■ **GIVEN REQUEST**: Count the lines in the entries below that contain the string "point", matching case exactly, and reply with only that number.

■ **WORKING DATA**:
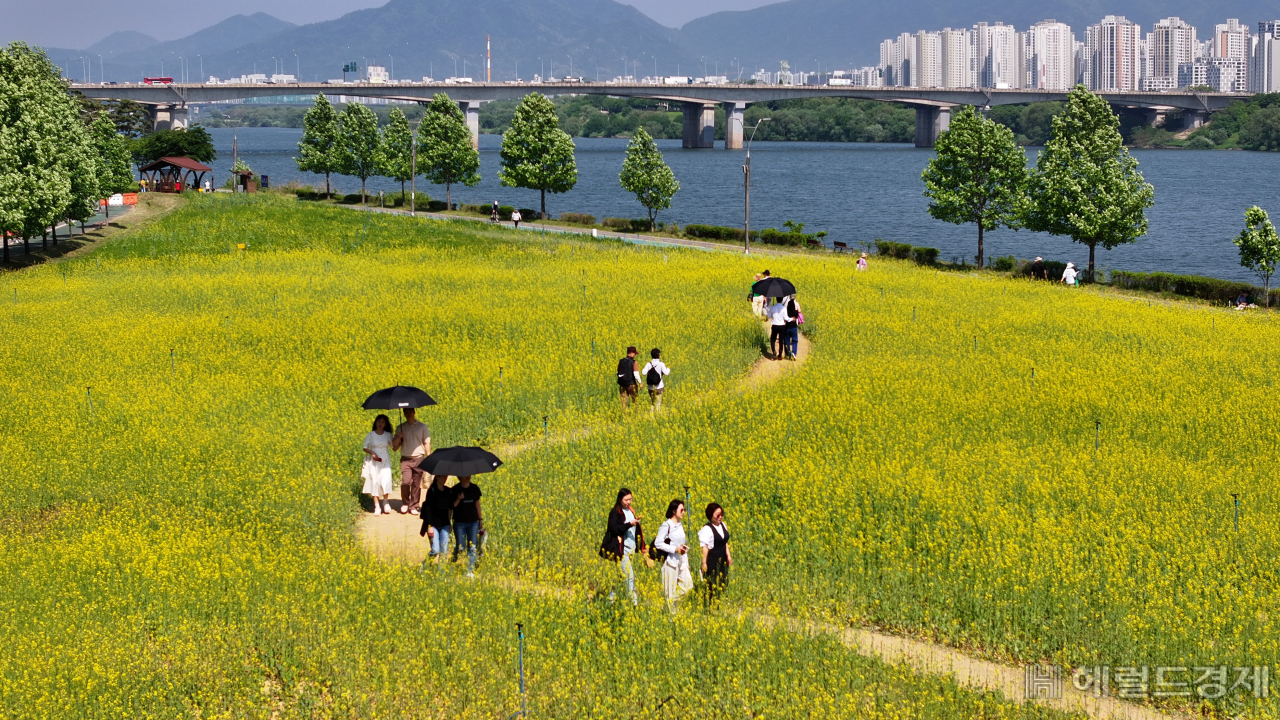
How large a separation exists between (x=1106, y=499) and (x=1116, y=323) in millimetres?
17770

---

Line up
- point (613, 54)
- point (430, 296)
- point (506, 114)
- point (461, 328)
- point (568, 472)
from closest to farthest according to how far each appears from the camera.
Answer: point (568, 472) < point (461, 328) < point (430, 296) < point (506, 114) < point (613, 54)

■ **SOLVED PROBLEM**: 6